Pre-SCT multi-gene MRD testing for prediction of post-SCT outcomes

Based on the premise that the addition of individually suboptimal secondary MRD assays to the backbone of WT1 testing would increase the overall sensitivity of MRD assessment we applied the MG-MRD array to peripheral blood samples from this same pre-transplant time-point using either WT1 plus three other genes (4G-MRD) or 4G-MRD plus a fifth gene (5G-MRD). MG-MRD risk stratification was superior to the use of WT1 RQ-PCR based MRD alone. Use of additional genes in the MRD assay correctly re-classified patients assigned by WT1 testing to a “low risk” MRD negative category into a “high risk” MRD positive category (Figure 3B). In total, all nine patients additionally identified using MG-MRD from the cohort designated as “low risk” based on testing negative for WT1 alone relapsed and/or died in the first year after transplantation (Figure 3B).
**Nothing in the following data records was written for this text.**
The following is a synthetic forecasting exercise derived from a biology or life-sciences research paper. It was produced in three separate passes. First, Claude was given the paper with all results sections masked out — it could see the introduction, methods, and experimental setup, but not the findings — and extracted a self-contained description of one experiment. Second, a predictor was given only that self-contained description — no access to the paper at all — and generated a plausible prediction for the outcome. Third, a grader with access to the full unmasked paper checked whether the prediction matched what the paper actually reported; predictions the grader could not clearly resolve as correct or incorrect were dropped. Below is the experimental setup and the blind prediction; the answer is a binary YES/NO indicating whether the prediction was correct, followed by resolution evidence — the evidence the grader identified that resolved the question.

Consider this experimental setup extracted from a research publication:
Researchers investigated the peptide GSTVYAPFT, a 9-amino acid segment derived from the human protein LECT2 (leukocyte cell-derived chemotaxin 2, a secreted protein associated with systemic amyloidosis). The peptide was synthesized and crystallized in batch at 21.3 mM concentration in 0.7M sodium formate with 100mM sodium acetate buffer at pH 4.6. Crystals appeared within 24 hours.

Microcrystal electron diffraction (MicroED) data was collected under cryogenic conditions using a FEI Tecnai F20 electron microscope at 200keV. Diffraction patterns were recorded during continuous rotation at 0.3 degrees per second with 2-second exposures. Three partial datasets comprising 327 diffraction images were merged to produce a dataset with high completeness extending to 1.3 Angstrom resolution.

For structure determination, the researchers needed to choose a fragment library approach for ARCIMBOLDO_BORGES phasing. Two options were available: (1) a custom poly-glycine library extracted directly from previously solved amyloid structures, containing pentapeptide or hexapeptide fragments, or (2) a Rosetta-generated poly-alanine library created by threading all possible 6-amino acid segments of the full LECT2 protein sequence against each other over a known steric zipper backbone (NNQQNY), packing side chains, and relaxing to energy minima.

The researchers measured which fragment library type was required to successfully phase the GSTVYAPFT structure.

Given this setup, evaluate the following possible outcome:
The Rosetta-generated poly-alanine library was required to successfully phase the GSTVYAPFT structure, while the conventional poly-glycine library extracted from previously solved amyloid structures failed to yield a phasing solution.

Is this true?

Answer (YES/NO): YES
Seven of these nine patients had been determined to be in pathological CR prior to allo-SCT. Six relapsed within 100 days of allo-SCT (four had been determined clinically to be in CR at time of allo-SCT), another relapsed 304 days after transplant and two died of NRM in the first year after SCT. The sensitivity in predicting clinical relapse in the year after transplant was improved (92%) compared to using WT1 alone (63%). Importantly pre-SCT MG-MRD testing correctly predicted every case of early relapse within 100 days after allo-SCT compared to just 57% using WT1 alone (Figure 3C). The 46% of patients who were 5G-MRD positive prior to transplantation had a three year overall survival of just 9% and experienced 22 out of the total of 24 relapses observed in the first year following transplantation.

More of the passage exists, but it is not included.